December 29, 2006 VIA FACSIMILE NO. 720.922.8841 Mr. Pat Gault Tellabs North America, Inc. Naperville, IL 60563
Exhibit 10.1
December 29, 2006
VIA FACSIMILE NO. 720.922.8841
Xx. Xxx Xxxxx
Tellabs North America, Inc.
0000 X. Xxxxx Xx.
Xxxxxxxxxx, XX 00000
Re: | System Purchase Agreement dated as of October 29, 2001 by and among Tellabs North America, Inc., a Delaware corporation (“Seller”), as the successor-in-interest to Advanced Fibre Access Corporation, the assignee of Marconi Communications, Inc., and Grande Communications Networks, Inc, a Delaware corporation. (“Buyer”), as the assignee of Grande Communications, Inc., a Delaware corporation, as amended from time to time (as so amended, the “Agreement”) |
Dear Xxx:
This purpose of this letter is to memorialize the following understandings of Seller and Buyer and to amend the Agreement as follows:
1. Seller acknowledges, consents and agrees to the assignment of the Agreement and all rights and obligations thereunder from Grande Communications, Inc. to Buyer; provided, however, that Grande Communications, Inc. shall guarantee all payment and performance obligations of Buyer under the Agreement, in the event of any breach, default or failure to fully comply with all terms and conditions set forth in the Agreement. Buyer is a wholly-owned subsidiary of Grande Communications, Inc.

__Instruction__:
Carry on the letter amending the system purchase agreement, starting after its last sentence. The listing after this point comes from a different source.

__Information shown__:
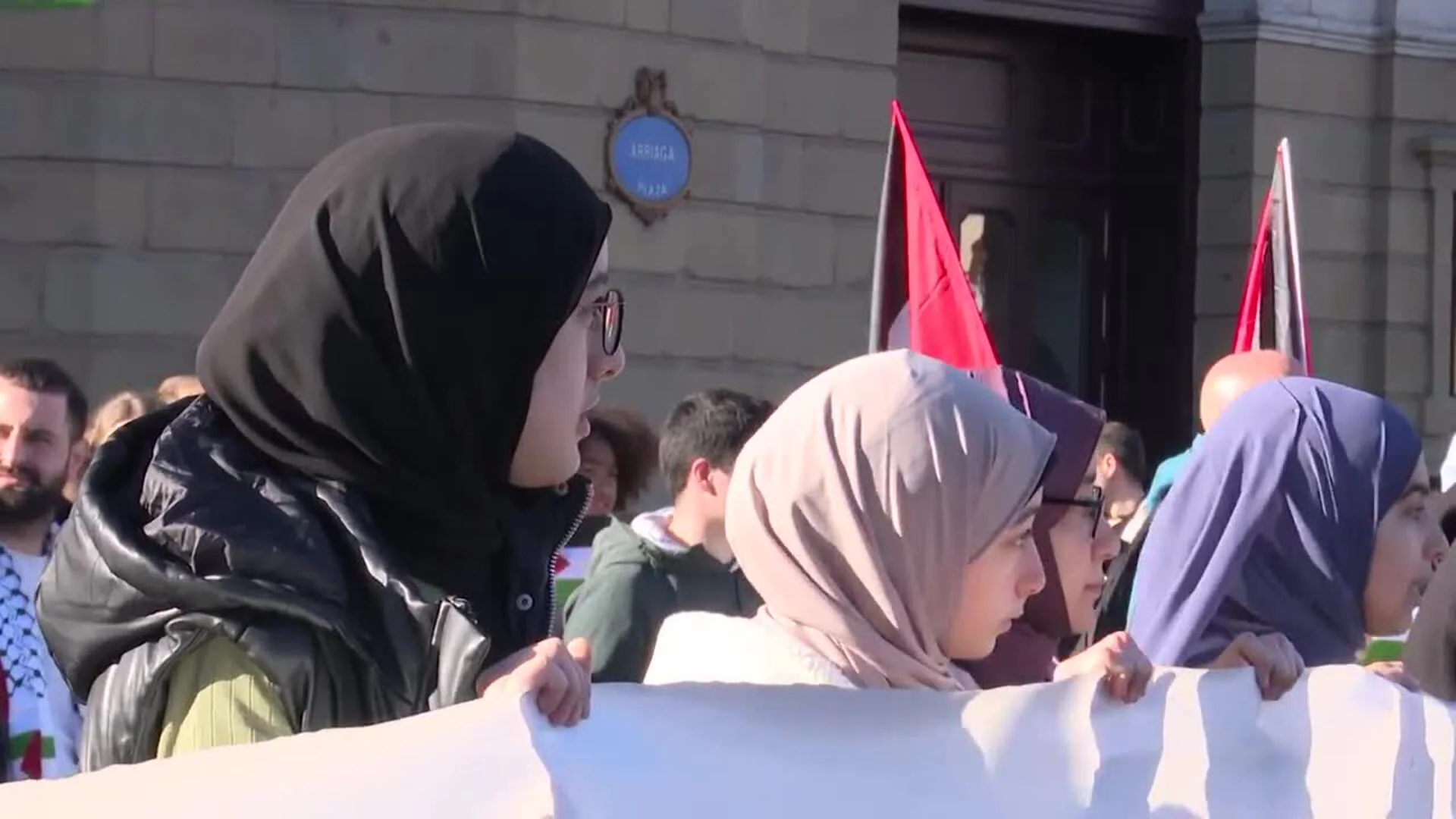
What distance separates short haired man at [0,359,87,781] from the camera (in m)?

__Response__:
2. The Agreement is amended to delete entirely and forever any minimum purchase or volume commitments or requirements of Buyer except as specifically set forth in this letter, and the parties agree that such deletion shall include, without limitation, the provisions of Section 5.4 of the Agreement, the second paragraph of the letter amendment dated December 16, 2002, Articles 3, 4, 5 and 7 of the consent agreement dated as of February 20, 2004 and Articles 2-4 of Amendment No. 4 to the Agreement dated August 13, 2004, and the third paragraph of the letter agreement dated August 10, 2004. Seller’s obligations under Article 1 of Amendment No. 4 to the Agreement dated August 13, 2004 and the second paragraph of the letter agreement dated August 10, 2004 are also deleted in their entirety.
3. The Agreement is amended to delete all specifications included in Exhibit A to the Agreement and replace them with the following: The specifications for the Products under the Agreement shall be Seller’s standard specifications for such Products.
4. Buyer shall deliver to Seller a purchase order for a 7100 optical transport system (the “System”) based on the proposal (Proposal No. QA6134770F) attached as Schedule No. 1 upon receipt of Seller’s signature on this letter, which may be transmitted via facsimile.
5. Seller shall provide maintenance and support services for twelve (12) months after the date of shipment of the System at no additional cost to Buyer provided that Buyer fully complies with all of its obligations under the Agreement at all times.
6. Seller shall make commercially reasonable efforts to deliver all components for the System on or before February 10, 2007.
7. Through December 31, 2010, Buyer shall purchase exclusively from Seller all additional components for deployment of the System in the locations specified in the attached Schedule No. 1, provided that no breach or default by Seller of its material obligations under the Agreement shall remain uncured thirty (30) days after receipt of written notice of such breach or default from Buyer.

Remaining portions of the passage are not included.